Travail demandé>
Reproduisez à l'identique et dans son intégralité la critique de film qui suit.

Texte présenté>
Ce film américain de Christopher Nolan, avec Hugh Jackman et Christian Bale, raconte l’histoire croisée de la rivalité de deux magiciens à la fin du XIXème siècle, à Londres. En dire plus sur l’intrigue serait criminel.

C’est le dernier long-métrage de Nolan avant The Dark Knight, qui le propulsera tout en haut des cimes des succès critiques et publics de l’histoire du cinéma. Ce film sortirait aujourd’hui, à la vue des évolutions de carrière de son réalisateur de ses acteurs – tous déjà confirmés au moment de la sortie du film -, le carton serait incroyable. Outre les deux acteurs principaux – Batman et Wolverine, ou encore the Machinist et Keller-, on y retrouve, excusez du peu, Scarlett Johansson, Rebecca Hall, Michael Caine, Andy Serkis, David Bowie. Mais justement, Nolan est au carrefour de la carrière du cinéaste, entre Memento et TDKR, ce qui donne un ton très particulier au film, tout en résumant parfaitement ses autres œuvres.

On retrouve dans ce film toutes les caractéristiques d’un film de Nolan : son casting (Christian Bale et Michael Caine, des habitués du réalisateur pour sa trilogie Batman), sa photographie –très sombre et assez froide-, son goût pour la narration non linéaire (coucou Memento et Inception) mais surtout ses thématiques habituelles : le sens du sacrifice (TDKR), la passion qui mène à l’obsession (la trilogie TDK, Memento, Insomnia), la difficulté de faire un deuil (Inception) et enfin la vengeance (TDK, Insomnia).

Données>
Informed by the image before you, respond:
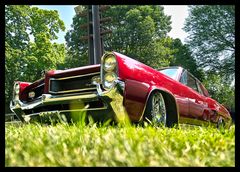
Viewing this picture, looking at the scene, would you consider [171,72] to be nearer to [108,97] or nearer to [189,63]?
[108,97]

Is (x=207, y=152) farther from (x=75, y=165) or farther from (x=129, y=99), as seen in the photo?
(x=129, y=99)

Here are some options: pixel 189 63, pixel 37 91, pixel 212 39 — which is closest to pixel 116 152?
pixel 37 91

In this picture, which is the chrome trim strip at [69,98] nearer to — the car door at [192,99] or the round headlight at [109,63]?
the round headlight at [109,63]

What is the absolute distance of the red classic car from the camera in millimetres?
3355

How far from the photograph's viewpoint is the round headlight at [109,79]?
338 centimetres

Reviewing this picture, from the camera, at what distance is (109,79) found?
11.2ft

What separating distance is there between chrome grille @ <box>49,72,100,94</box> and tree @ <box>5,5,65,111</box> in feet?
39.4

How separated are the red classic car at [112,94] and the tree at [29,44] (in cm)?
1196

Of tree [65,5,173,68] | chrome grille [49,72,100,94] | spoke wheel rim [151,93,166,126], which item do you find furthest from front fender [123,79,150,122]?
tree [65,5,173,68]

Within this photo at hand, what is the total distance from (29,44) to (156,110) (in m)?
18.4

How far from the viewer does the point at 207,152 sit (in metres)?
1.95
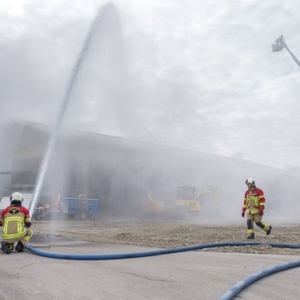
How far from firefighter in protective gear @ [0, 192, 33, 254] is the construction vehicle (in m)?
17.1

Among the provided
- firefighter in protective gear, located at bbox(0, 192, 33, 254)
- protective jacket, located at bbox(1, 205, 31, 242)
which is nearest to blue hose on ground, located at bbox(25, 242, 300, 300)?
firefighter in protective gear, located at bbox(0, 192, 33, 254)

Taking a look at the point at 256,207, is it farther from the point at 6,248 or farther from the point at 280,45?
the point at 280,45

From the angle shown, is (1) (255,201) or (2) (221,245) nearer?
(2) (221,245)

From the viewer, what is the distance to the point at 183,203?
943 inches

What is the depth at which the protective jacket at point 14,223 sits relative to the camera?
6.36 metres

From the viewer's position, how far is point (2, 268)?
504cm

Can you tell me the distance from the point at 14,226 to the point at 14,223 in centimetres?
5

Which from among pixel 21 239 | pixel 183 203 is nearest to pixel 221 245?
pixel 21 239

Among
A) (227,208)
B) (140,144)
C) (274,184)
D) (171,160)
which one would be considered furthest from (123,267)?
(274,184)

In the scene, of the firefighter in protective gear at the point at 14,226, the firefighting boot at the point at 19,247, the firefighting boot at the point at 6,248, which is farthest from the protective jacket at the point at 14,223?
the firefighting boot at the point at 19,247

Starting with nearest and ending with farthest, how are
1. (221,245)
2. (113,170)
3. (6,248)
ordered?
1. (6,248)
2. (221,245)
3. (113,170)

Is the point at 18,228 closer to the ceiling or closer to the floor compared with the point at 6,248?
closer to the ceiling

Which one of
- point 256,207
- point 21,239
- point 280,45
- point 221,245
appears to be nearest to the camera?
point 21,239

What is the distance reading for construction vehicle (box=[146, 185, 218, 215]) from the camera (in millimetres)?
23672
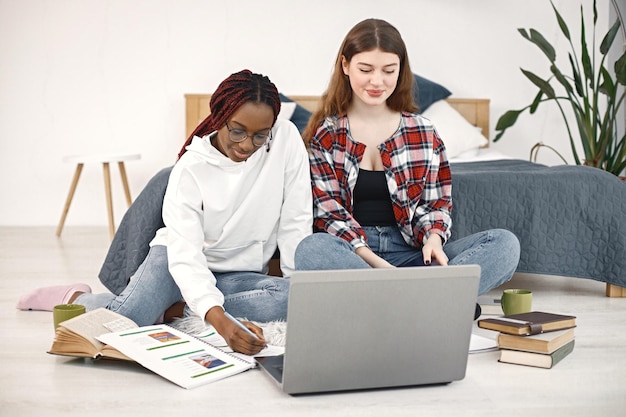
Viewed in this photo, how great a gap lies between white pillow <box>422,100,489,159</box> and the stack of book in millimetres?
2367

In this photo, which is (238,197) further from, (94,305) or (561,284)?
(561,284)

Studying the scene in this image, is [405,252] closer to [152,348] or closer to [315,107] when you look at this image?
[152,348]

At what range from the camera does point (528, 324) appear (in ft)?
6.15

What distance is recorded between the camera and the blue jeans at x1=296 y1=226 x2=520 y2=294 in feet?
6.93

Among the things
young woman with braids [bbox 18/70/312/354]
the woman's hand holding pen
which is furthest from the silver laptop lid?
young woman with braids [bbox 18/70/312/354]

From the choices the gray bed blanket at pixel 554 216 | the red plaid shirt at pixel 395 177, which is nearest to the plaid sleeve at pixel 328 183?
the red plaid shirt at pixel 395 177

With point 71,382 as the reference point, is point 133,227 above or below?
above

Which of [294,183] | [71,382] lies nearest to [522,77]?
[294,183]

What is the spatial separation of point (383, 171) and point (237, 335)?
2.43 feet

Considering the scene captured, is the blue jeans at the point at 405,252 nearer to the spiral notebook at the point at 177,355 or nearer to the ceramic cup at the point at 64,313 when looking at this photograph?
the spiral notebook at the point at 177,355

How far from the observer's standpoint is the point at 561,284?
2982 millimetres

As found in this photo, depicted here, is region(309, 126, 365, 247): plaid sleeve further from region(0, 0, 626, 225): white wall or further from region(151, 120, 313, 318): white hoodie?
region(0, 0, 626, 225): white wall

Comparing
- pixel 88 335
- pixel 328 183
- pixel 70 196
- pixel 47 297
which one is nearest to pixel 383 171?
pixel 328 183

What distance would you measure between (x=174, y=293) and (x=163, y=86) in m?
2.74
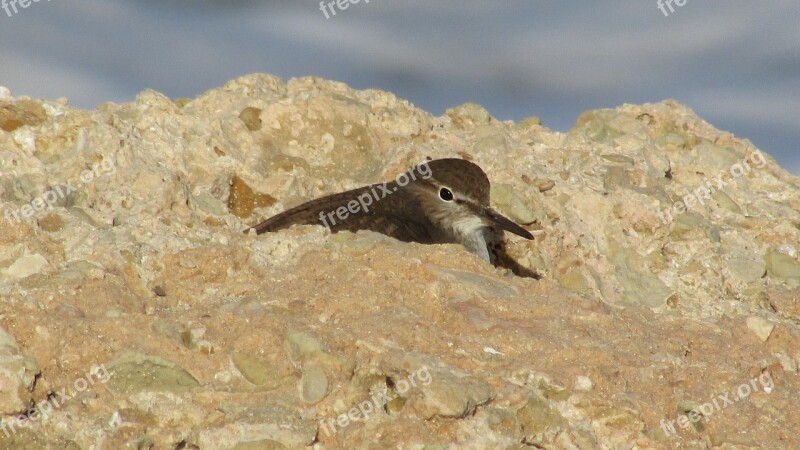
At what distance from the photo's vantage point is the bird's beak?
22.9 ft

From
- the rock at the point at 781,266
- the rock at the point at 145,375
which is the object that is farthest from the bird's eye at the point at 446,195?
the rock at the point at 145,375

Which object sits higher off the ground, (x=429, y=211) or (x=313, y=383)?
(x=429, y=211)

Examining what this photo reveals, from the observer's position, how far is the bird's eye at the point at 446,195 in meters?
7.66

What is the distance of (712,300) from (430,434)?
3.46 metres

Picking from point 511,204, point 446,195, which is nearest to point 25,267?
point 446,195

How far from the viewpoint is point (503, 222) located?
23.6 ft

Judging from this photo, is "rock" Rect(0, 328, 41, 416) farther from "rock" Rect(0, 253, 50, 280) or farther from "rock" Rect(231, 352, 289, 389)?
"rock" Rect(231, 352, 289, 389)

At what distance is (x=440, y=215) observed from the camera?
322 inches

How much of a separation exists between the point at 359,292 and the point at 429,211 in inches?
130

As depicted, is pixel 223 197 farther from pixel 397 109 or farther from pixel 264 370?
pixel 264 370

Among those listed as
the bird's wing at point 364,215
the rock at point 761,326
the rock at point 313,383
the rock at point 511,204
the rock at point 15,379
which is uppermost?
the rock at point 511,204

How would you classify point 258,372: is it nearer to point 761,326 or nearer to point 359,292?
point 359,292

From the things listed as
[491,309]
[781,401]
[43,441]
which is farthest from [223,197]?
[781,401]

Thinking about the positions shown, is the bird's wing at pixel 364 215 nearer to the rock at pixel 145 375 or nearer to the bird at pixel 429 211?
the bird at pixel 429 211
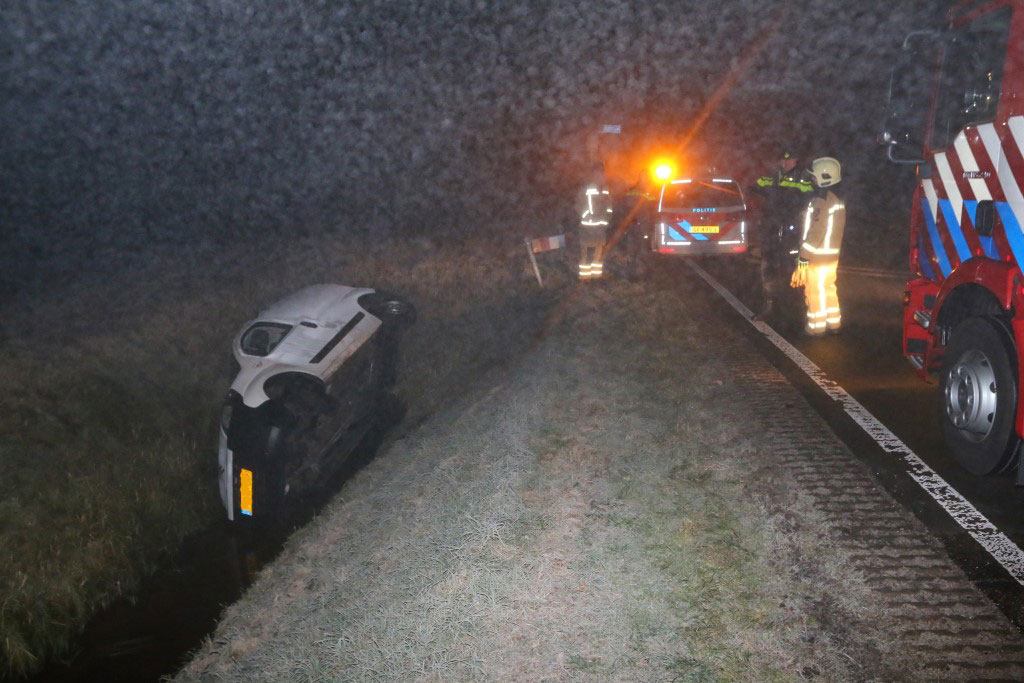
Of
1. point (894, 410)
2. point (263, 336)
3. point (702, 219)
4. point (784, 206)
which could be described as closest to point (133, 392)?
point (263, 336)

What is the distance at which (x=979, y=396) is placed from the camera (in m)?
4.71

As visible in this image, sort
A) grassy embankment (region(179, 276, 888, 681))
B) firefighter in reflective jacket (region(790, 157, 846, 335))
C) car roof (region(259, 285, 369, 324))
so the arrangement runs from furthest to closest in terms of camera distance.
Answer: firefighter in reflective jacket (region(790, 157, 846, 335)) < car roof (region(259, 285, 369, 324)) < grassy embankment (region(179, 276, 888, 681))

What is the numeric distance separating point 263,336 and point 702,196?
8.62 metres

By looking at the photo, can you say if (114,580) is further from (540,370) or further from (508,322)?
(508,322)

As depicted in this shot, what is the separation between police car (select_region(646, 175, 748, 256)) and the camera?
13.5 meters

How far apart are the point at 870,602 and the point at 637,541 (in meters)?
1.10

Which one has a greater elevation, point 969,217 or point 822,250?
point 969,217

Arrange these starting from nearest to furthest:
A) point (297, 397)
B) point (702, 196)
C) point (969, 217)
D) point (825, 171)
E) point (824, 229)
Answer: point (969, 217)
point (297, 397)
point (825, 171)
point (824, 229)
point (702, 196)

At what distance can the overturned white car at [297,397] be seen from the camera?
6.93m

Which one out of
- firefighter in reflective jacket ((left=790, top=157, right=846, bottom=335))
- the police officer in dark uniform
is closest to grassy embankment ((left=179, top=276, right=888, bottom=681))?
firefighter in reflective jacket ((left=790, top=157, right=846, bottom=335))

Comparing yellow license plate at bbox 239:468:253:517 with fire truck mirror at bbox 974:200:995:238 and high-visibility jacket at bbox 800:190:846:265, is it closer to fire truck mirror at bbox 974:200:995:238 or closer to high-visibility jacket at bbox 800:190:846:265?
fire truck mirror at bbox 974:200:995:238

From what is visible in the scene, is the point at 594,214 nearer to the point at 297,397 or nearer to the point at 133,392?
the point at 297,397

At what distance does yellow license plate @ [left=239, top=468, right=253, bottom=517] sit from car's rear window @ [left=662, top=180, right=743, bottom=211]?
938 cm

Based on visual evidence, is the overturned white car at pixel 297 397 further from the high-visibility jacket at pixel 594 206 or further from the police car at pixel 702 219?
the police car at pixel 702 219
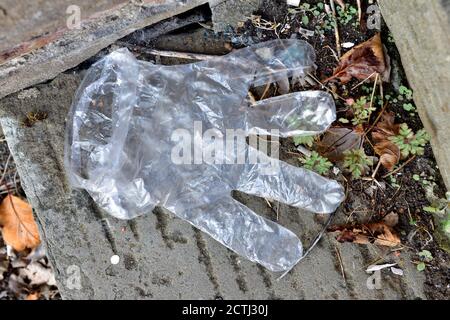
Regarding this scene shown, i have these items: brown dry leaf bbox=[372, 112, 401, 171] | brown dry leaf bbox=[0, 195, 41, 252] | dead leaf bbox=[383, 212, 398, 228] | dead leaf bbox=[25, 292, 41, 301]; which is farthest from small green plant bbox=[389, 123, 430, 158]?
dead leaf bbox=[25, 292, 41, 301]

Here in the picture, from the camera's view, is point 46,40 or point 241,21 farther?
point 241,21

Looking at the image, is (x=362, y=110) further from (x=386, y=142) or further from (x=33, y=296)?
(x=33, y=296)

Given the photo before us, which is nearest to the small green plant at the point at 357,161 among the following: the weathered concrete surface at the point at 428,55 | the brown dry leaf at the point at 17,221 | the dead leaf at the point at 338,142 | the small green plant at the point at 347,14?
the dead leaf at the point at 338,142

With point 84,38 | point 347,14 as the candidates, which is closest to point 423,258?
point 347,14

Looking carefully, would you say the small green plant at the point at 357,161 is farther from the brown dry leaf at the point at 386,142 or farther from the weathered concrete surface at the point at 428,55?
the weathered concrete surface at the point at 428,55
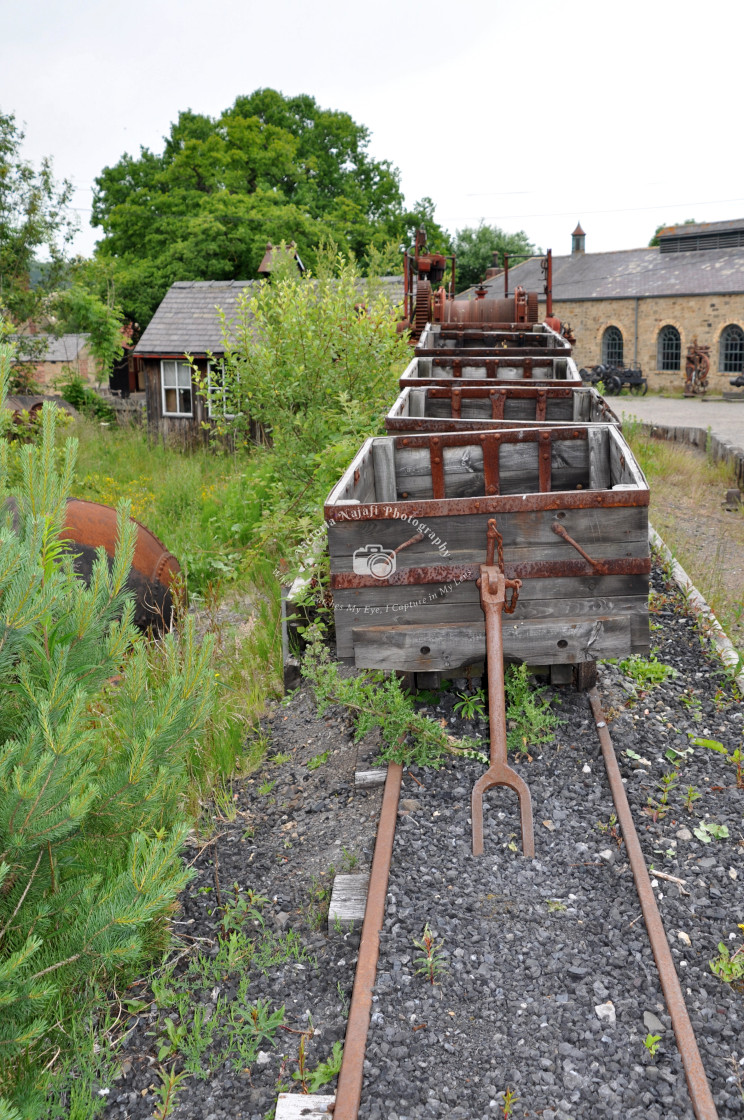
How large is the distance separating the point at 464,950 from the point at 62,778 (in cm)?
166

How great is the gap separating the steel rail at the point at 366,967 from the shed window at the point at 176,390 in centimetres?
1799

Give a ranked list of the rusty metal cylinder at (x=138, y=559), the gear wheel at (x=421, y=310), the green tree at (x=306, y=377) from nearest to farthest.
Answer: the rusty metal cylinder at (x=138, y=559) → the green tree at (x=306, y=377) → the gear wheel at (x=421, y=310)

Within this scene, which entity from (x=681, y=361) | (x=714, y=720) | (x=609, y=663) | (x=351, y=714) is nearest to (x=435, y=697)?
(x=351, y=714)

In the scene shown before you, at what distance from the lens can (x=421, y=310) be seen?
12969mm

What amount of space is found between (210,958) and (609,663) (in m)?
3.11

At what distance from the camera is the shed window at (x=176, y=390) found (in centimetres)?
2027

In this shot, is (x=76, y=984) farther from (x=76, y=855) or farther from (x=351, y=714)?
(x=351, y=714)

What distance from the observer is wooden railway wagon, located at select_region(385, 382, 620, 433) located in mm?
6750

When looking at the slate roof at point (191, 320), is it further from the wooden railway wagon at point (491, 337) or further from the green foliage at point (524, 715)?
the green foliage at point (524, 715)

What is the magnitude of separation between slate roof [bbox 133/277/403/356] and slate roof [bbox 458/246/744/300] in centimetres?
1323

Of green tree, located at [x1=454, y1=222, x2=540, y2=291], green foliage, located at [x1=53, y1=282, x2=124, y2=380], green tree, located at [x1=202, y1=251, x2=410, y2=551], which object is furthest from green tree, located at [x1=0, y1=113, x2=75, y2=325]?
green tree, located at [x1=454, y1=222, x2=540, y2=291]

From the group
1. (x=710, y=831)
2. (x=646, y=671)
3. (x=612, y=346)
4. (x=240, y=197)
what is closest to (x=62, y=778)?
(x=710, y=831)

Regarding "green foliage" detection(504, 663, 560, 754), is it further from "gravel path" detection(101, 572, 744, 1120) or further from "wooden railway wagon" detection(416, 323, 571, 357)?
"wooden railway wagon" detection(416, 323, 571, 357)

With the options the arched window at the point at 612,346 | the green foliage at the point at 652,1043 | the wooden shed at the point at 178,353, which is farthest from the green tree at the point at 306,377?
the arched window at the point at 612,346
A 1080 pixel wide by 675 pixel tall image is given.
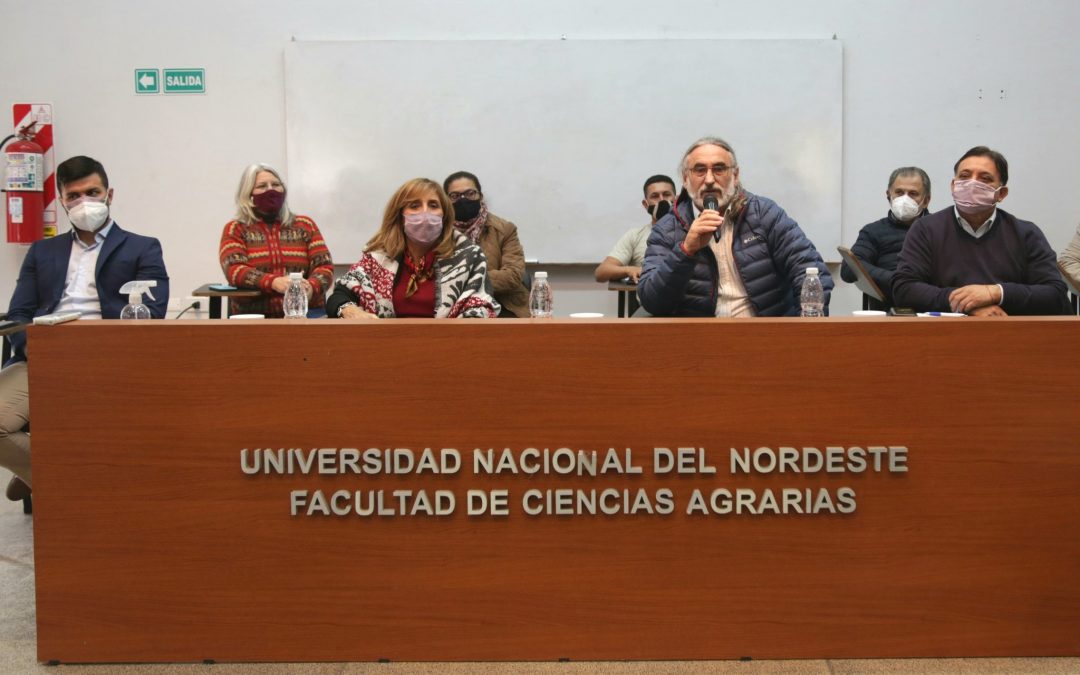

Corrigé>
Ce film américain de Christopher Nolan, avec Hugh Jackman et Christian Bale, raconte l’histoire croisée de la rivalité de deux magiciens à la fin du XIXème siècle, à Londres. En dire plus sur l’intrigue serait criminel.

C’est le dernier long-métrage de Nolan avant The Dark Knight, qui le propulsera tout en haut des cimes des succès critiques et publics de l’histoire du cinéma. Ce film sortirait aujourd’hui, à la vue des évolutions de carrière de son réalisateur de ses acteurs – tous déjà confirmés au moment de la sortie du film -, le carton serait incroyable. Outre les deux acteurs principaux – Batman et Wolverine, ou encore the Machinist et Keller-, on y retrouve, excusez du peu, Scarlett Johansson, Rebecca Hall, Michael Caine, Andy Serkis, David Bowie. Mais justement, Nolan est au carrefour de la carrière du cinéaste, entre Memento et TDKR, ce qui donne un ton très particulier au film, tout en résumant parfaitement ses autres œuvres.

On retrouve dans ce film toutes les caractéristiques d’un film de Nolan : son casting (Christian Bale et Michael Caine, des habitués du réalisateur pour sa trilogie Batman), sa photographie –très sombre et assez froide-, son goût pour la narration non linéaire (coucou Memento et Inception) mais surtout ses thématiques habituelles : le sens du sacrifice (TDKR), la passion qui mène à l’obsession (la trilogie TDK, Memento, Insomnia), la difficulté de faire un deuil (Inception) et enfin la vengeance (TDK, Insomnia).